Our NETS solution will apply state-of-the-art neurocomputational methods to partition a trajectory into meaningful segments and then group similar segments into clusters, thus enabling the automatic discovery of common, anomalous, or emergent movement patterns. The initial NETS unsupervised neurocomputational algorithm is able to segment and identify meaningful movement patterns from an aircraft trajectory. The Neurocomputational Model block will be extended to include other data sources such as weather to further develop and refine NETS clustering and anomaly detection capability. In our proposed Phase II effort, we will continue this development but also extend the NETS tool for predicting anomalous movement patterns and enable aircraft trajectory prediction that could include ETA, holding patterns, path stretching, hovering, extreme maneuvering, and non-conformance to nominal patterns. There are two main paths through the NETS architecture: batch processing and real-time streaming analytics. Our proposed NETS tool follows the lambda architecture where there is a batch layer, speed layer and serving layer. The Phase II effort will focus on the batch and speed layer. The batch layer is an extension of our NETS Phase I work where we developed an Aircraft Trajectory Index (ATI) inspired by prior work in Prognostics and Health Management. The ATI is a neuro-representation of an aircraft maneuver computed at each segment of the aircraft trajectory. The length of the segment was heuristically determined and set as a fixed length sequence of latitude, longitude, and altitude. We will develop a multi-resolution approach for computing the ATI allowing for varying granularity providing segment level anomaly prediction and extreme maneuvering detection up to detection and prediction of holding patterns, path stretching, and hovering. That batch layer is focused on history and non-real time clustering, detections, and predictions.

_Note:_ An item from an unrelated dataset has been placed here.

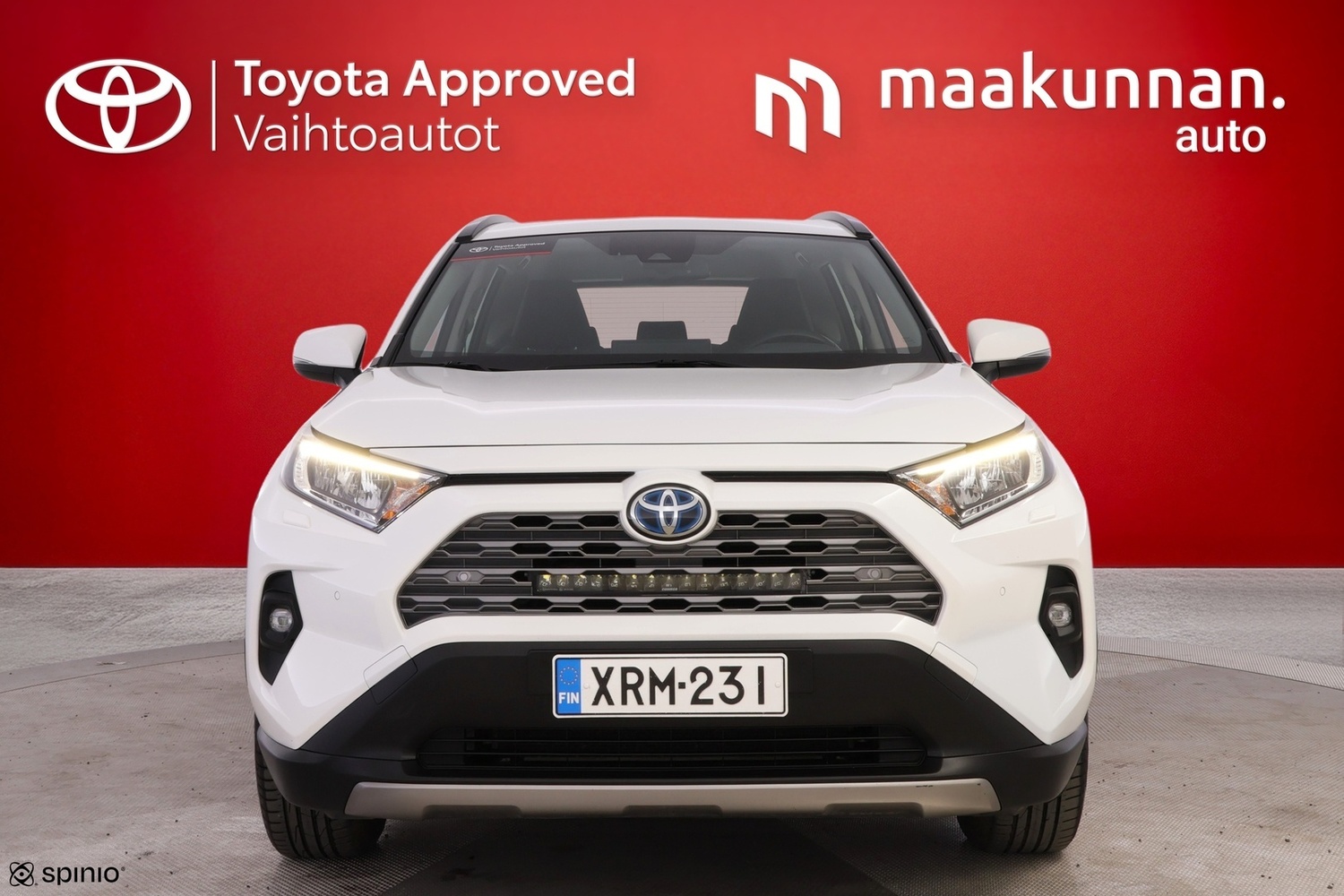 Toyota RAV4 vaihtoauto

NETS can be useful at launch facilities such as NASA’s Kennedy Space Center and Wallops Flight Facility. Launches are scheduled for a narrow time window, and a precise forecast of air traffic for that time window would determine if a launch is advisable, allowing plans to be updated in advance to minimize airspace disruptions. The ATM-X Project can use NETS for developing UAM/UTM and TBO concepts in the Test Bed modeling and simulation environment.
IAI works with 45th Space Wing on operationalization of IAI’s StarGate Enterprise product. Additionally, we are developing the Cloud and Lightning Evaluation for the Eastern Range, a 3D weather display and alerting capability. We presented future enhancements to 45 SW, which include incorporating air traffic situational awareness and NETS-enabled prognostics for enhanced launch scheduling.